• **What is being asked**
Count the lines of the listing below that contain the word "nearest", and reply with only that number.

(Entries on spatial positioning)
** Start **

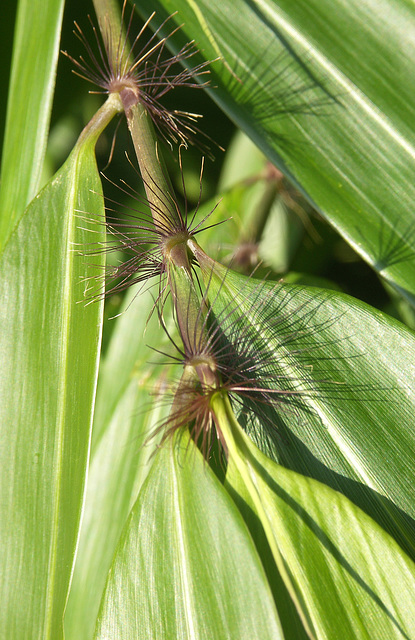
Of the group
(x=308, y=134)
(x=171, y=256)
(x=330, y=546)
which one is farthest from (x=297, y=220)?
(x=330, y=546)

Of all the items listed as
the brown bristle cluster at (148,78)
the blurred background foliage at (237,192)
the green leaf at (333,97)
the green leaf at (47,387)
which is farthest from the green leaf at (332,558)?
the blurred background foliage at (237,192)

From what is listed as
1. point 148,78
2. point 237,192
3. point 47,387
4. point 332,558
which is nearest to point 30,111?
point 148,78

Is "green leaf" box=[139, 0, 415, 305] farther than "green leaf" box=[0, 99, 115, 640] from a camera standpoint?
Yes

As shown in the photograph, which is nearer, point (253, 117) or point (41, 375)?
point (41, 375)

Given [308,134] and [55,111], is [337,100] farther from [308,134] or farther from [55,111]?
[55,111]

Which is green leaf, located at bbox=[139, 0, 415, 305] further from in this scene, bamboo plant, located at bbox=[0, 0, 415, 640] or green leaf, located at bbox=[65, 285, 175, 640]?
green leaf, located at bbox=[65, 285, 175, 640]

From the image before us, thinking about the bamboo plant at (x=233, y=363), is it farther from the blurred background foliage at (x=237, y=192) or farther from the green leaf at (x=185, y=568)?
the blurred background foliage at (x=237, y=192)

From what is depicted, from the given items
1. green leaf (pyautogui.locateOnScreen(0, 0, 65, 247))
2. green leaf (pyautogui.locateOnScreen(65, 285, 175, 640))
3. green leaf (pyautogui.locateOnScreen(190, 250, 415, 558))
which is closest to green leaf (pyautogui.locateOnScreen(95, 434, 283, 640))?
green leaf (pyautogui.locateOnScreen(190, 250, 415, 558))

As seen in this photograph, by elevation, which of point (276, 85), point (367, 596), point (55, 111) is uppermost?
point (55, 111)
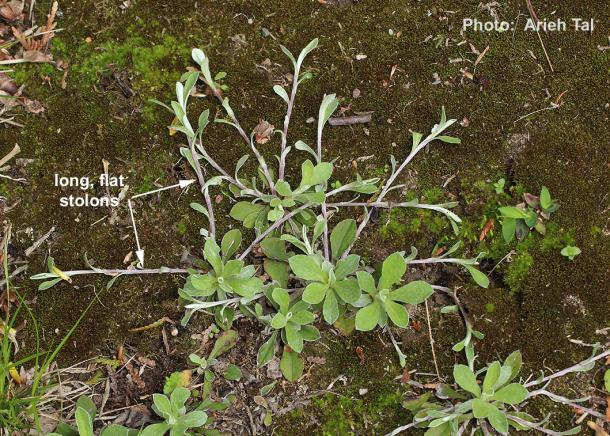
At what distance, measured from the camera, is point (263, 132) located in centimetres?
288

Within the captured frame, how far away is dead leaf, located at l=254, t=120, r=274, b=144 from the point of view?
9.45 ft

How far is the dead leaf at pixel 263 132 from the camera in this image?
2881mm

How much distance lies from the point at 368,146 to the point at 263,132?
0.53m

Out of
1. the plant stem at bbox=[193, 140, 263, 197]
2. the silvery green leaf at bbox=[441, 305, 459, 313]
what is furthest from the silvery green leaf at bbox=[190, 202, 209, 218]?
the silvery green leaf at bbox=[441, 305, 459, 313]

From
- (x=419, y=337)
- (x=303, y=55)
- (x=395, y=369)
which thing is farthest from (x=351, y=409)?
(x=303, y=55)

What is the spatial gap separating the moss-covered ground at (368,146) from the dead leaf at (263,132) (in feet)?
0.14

** End **
** Start **

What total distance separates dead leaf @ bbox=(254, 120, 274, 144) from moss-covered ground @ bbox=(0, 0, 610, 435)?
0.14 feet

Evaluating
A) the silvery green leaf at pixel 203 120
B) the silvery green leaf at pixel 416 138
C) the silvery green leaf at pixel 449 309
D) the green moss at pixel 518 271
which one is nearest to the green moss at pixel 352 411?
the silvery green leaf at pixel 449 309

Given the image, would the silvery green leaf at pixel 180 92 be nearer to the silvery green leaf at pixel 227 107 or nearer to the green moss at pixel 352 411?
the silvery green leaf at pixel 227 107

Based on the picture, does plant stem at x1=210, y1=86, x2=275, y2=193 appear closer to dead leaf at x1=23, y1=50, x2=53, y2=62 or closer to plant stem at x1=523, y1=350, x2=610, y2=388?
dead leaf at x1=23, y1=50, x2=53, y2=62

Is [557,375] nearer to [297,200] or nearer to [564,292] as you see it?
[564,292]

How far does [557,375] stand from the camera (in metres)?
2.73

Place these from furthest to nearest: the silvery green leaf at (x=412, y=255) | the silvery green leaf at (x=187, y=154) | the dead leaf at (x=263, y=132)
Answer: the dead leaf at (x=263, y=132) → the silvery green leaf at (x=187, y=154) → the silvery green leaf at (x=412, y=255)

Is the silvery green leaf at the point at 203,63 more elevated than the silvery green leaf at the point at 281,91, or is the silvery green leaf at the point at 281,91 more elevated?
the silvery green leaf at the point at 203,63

** End **

• **Solution**
3